Uno di questi personaggi politici, tra quelli di maggiore spicco, aveva preannunciato il suo prossimo comizio a Pescara: avrebbe parlato dal balcone del circolo Aternino, di fronte alla capiente piazza Garibaldi.

All’appuntamento era intervenuto un pubblico numerosissimo cosicchè, quando l’oratore apparve sul balcone e notò la piazza gremita di uditori, non potè fare a meno di esprimere ai compagni di fede che lo fiancheggiavano parole di vivo conpiacimento.

Mancavano a quel tempo i microfoni ed i relativi altoparlanti, e l’oratore doveva necessariamente avere una voce potente e chiara perché anche i più lontani potessero ascoltarlo. Il nostro personaggio si schiarì ben bene la voce, bevve un sorsetto d’acqua, sfoderò un amabile sorriso e si sentì pronto.
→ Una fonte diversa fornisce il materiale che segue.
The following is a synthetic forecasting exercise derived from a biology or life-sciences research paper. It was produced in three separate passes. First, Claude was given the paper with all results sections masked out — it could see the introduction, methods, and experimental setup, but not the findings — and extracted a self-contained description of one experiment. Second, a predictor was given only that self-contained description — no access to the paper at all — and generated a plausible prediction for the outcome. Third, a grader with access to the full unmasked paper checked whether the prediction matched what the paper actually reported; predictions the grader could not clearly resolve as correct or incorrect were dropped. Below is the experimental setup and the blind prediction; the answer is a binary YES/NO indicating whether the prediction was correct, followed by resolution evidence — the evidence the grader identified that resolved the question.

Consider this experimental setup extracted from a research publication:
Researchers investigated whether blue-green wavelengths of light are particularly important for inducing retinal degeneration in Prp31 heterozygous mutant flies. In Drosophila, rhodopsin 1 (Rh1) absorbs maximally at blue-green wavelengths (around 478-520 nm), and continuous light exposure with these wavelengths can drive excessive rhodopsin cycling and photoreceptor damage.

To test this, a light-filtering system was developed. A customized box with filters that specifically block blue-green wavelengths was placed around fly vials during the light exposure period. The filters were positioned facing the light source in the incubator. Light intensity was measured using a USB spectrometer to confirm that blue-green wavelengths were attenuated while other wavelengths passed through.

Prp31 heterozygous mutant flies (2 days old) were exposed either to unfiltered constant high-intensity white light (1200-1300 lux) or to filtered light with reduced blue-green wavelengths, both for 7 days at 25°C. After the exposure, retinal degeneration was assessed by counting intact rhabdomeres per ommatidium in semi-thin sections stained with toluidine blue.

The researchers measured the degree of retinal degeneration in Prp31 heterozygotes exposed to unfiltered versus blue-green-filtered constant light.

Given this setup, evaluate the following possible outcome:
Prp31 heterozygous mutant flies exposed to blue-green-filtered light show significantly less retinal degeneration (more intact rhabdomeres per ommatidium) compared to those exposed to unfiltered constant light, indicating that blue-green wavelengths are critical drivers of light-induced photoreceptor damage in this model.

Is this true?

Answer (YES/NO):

Alzò un braccio verso la folla per richiedere il massimo silenzio, ed esordì:

— Amici di fede, cittadine e cittadini di Pescara! Vi parlo da questa storica piazza, ove…
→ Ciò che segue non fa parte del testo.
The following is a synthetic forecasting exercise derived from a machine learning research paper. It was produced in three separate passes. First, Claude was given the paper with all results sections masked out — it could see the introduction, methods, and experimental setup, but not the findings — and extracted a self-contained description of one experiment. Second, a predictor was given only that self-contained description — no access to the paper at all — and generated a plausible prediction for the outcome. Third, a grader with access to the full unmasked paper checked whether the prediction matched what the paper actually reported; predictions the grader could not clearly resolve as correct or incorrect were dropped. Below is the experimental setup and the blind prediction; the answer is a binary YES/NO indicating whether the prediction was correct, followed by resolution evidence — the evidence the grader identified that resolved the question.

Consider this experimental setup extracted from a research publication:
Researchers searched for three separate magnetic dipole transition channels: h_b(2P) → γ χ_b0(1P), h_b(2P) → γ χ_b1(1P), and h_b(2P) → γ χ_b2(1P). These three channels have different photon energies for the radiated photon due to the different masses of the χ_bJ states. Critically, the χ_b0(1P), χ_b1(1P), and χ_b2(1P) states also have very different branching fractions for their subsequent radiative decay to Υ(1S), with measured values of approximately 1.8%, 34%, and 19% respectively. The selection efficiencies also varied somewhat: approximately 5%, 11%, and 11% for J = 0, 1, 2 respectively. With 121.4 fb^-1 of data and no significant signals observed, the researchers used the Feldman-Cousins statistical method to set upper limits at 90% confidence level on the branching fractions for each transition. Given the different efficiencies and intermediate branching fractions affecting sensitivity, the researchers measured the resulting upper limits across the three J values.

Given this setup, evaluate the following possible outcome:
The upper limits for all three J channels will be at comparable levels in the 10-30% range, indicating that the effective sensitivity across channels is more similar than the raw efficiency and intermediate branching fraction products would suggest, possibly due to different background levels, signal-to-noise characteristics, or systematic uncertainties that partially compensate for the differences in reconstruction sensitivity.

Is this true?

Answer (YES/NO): NO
Purtroppo a questo punto si inceppò. Il suo discorso, benchè preparato con ogni minuzia, non aveva previsto questo inizio, detto, per la verità, un po’ avventatamente. Cos’era mai accaduto in questa storica piazza?… Sperando che l’ispirazione gli venisse parlando, ripetè:

— …ove…

Niente! Si voltò allora verso gli amici che si assiepavano alle sue spalle, rivolgendo loro uno sguardo come per chiedere soccorso. Ma quelli si guardarono bene dal dargli suggerimenti: non sarebbe stato fine. O forse non avevano nemmeno ascoltato le parole finora pronunciate.

È così ripetè ancora:

— …ove…

Ed ecco il soccorso (se così può chiamarsi) arrivargli inopinatamente dal centro della piazza. Una voce stentorea e chiara sovrastò l’emozionato silenzio della folla:

— … e pipindune!

Era stata l’ugola potente di Luigi Pellegrino a risolvere la penosa situazione, ma la sua battuta ebbe una conseguenza non certamente imprevedibile: le più fragorose risate scoppiarono come un tuono in tutta la piazza. L’ilarità che ormai dominava incontrastata, veniva alimentata da qualcuno che mandava all’indirizzo dell’oratore consigli gastronomici a base di uova. Si udì perfino gridare: — Ove nchi li ciammariche! —

Il povero oratore era rimasto impietrito. Ma da vecchio politicante, e buon conoscitore delle folle, seppe uscire brillantemente da tale spinosa situazione ridendo ostentatamente anch’egli alla battuta, e quindi, al calmarsi del clamore, esordendo con queste parole:

— Lo sapevo… lo sapevo che lo spirito e l’arguzia è una caratteristica di voi pescaresi, e per questo siete noti in tutta Italia! Bravi! È proprio per questo che Pescara è una delle città più simpatiche! Ed ora, dopo questo piacevole intermezzo, permettetemi, amici, di tornare al nostro argomento —.

E così il comizio si svolse regolarmente, giungendo indisturbato sino alla fine.

Bisogna dire che l’interruzione di Pellegrino aveva fruttato un tocco di simpatia anche all’oratore che ne beneficiò riscuotendo, alla fine del suo discorso, applausi più prolungati del solito.